Support and care for elders are typically placed in the hands of family members or aged care providers as we grow older. Many caregivers work hard and treat their patients with decency and respect, but elder abuse is becoming more common. Elder abuse can also be perpetrated by family members, which is not often well known. Due to emotions of shame or the potential ramifications on their familial circle, the elderly frequently go undetected.
Both family members and elderly care workers must be constantly on the alert for symptoms of possible elder abuse.
Aged Care Abuse Warning Signs
Any act that causes mistreatment, neglect or other harm to an elderly person is considered elder abuse. Physical, psychological, social, financial, neglect, and even sexual abuse are all examples of abuse. Abuse of the elderly is most often perpetrated by someone close to the victim. This person could be a close relative or an unaffiliated member of the care team.
Here are some of the most typical indications of elder abuse:
Abuse of the physical body
Bruises, scratches, sprains, and broken bones are all examples of physical injuries.
To explain injuries, people make up improbable stories.
Weight loss that isn’t explained
a lack of hygiene
Spaces that are unsafe or filthy
Medical gadgets that have been misplaced, broken, or lost
Abuse on a psychological and social level
Social plans are being cancelled.
Confusion, worry, depression, or fear are all symptoms of depression.
Losing touch with family and friends
Feeling frightened or unable to speak openly
Abuse of the Financial System
Charges made to a bank card or account that the victim is unfamiliar with
Having no access to the elder’s funds
Outside of the stated arrangement, the caregiver expects more presents or money.
Getting infected with a sexually transmitted disease (STD)
Bruises or bruises to the genitals or thighs
Even if no direct contact is made, a caregiver watches explicit movies near the victim.
What Are the Risk Factors for Abuse in Elderly Care?
Elder abuse can be difficult to predict, and our ageing population can appear to be an easy target for those who are abusive or exploitative. Many elders are honoured to inform their loved ones of possible cases of abuse after living productive, independent lives and may not want to report their actions. If the abusive party is a relative or someone else’s love, the victim may hesitate to do whatever could put the relationship at risk.

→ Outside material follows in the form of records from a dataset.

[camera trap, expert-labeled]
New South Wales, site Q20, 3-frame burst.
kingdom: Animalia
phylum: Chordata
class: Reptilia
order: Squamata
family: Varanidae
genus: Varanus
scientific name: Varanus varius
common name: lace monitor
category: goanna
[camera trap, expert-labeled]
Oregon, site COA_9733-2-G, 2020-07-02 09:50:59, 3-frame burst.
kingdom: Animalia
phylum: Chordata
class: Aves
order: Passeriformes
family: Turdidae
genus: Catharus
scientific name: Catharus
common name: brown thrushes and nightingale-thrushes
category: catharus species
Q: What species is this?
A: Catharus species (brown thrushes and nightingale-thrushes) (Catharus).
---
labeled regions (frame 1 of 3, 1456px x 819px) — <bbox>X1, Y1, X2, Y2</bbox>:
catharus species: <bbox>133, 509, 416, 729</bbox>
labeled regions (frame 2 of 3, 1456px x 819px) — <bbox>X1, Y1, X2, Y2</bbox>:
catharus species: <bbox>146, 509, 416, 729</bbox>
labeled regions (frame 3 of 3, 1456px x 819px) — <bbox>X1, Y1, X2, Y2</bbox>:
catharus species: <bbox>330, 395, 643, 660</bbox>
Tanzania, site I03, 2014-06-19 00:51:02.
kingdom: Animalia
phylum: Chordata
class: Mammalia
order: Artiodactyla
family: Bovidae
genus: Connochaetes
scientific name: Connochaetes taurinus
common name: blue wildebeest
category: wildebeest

The loss of balance and mobility of older persons can be the cause of legitimate accidents similar to physical abuse. Dementia and other cognitive problems can cause confusion, anxiety, fear and other signs of abuse.
Because it’s difficult to spot elder abuse, it’s critical for family members and loved ones to be aware of the warning signs. Elder abuse can happen to anyone. The following are examples of scenarios where elder abuse is more likely to occur.
Adults aged 80 and up are more likely to be victims of elder abuse. As their loved one grows older, children and family members should strive to become more involved in the care process.
Female victims of elderly abuse are more likely than males. Women are also more likely than men to have been in an abusive relationship at some point in their life.
Abuse patterns can persist into old life, or prior abusers may reemerge as a woman grows older.
Elders who live alone and have limited social relationships are more prone to be abused than those who have a large social network.
Abuse of an older person is more likely due to physical, mental, and emotional factors. People with cognitive impairments, such as dementia, are more vulnerable.
Elder abuse and neglect may be more common in certain demographics. Abuse is more prevalent when a caregiver lives with their victim or is financially dependent on the senior. Caregivers with a history of drug abuse or a criminal record might also be dangerous.
The Level Of Care
It’s critical for families to keep track of how much therapy and care their loved one needs. Consider someone who sought elder care for help with basic housework, light cooking, and occasional errands. This person would be at risk of neglect and maybe other forms of abuse if their needs progressed but their quality of care did not.
History of the Family
Many families believe that their family gives the finest care for their elderly relatives, however, abuse and neglect are frequently displayed by those closest to them. Because family caregivers may lack the necessary knowledge, resources, or time that a licenced NDIS provider has, frustrations may be directed at seniors.
Choosing A New Provider Of Elderly Care
It’s critical to choose a new aged care provider if you feel your parent or another loved one is suffering from elder abuse. Here are some characteristics to keep an eye out for during your hunt.
Licenses and Training
Confirm any potential caregiver’s training, background, licences, and professional history.
Over time, cultural or personal issues might lead to elder abuse. If a caretaker will be present in your loved one’s life regularly, it’s best to pick someone who gets along well with them.
To learn more about a provider’s work style, bedside demeanour, and background, call their references. Make numerous visits at different times of day if you’re considering a residential or full-day facility to acquire a well-rounded opinion.
Without any staff present, talk to other residents and their families to learn about their experiences. Ask for professional recommendations from doctors or other reputable specialists, as well as prior clients, if the care provider will be coming to your home.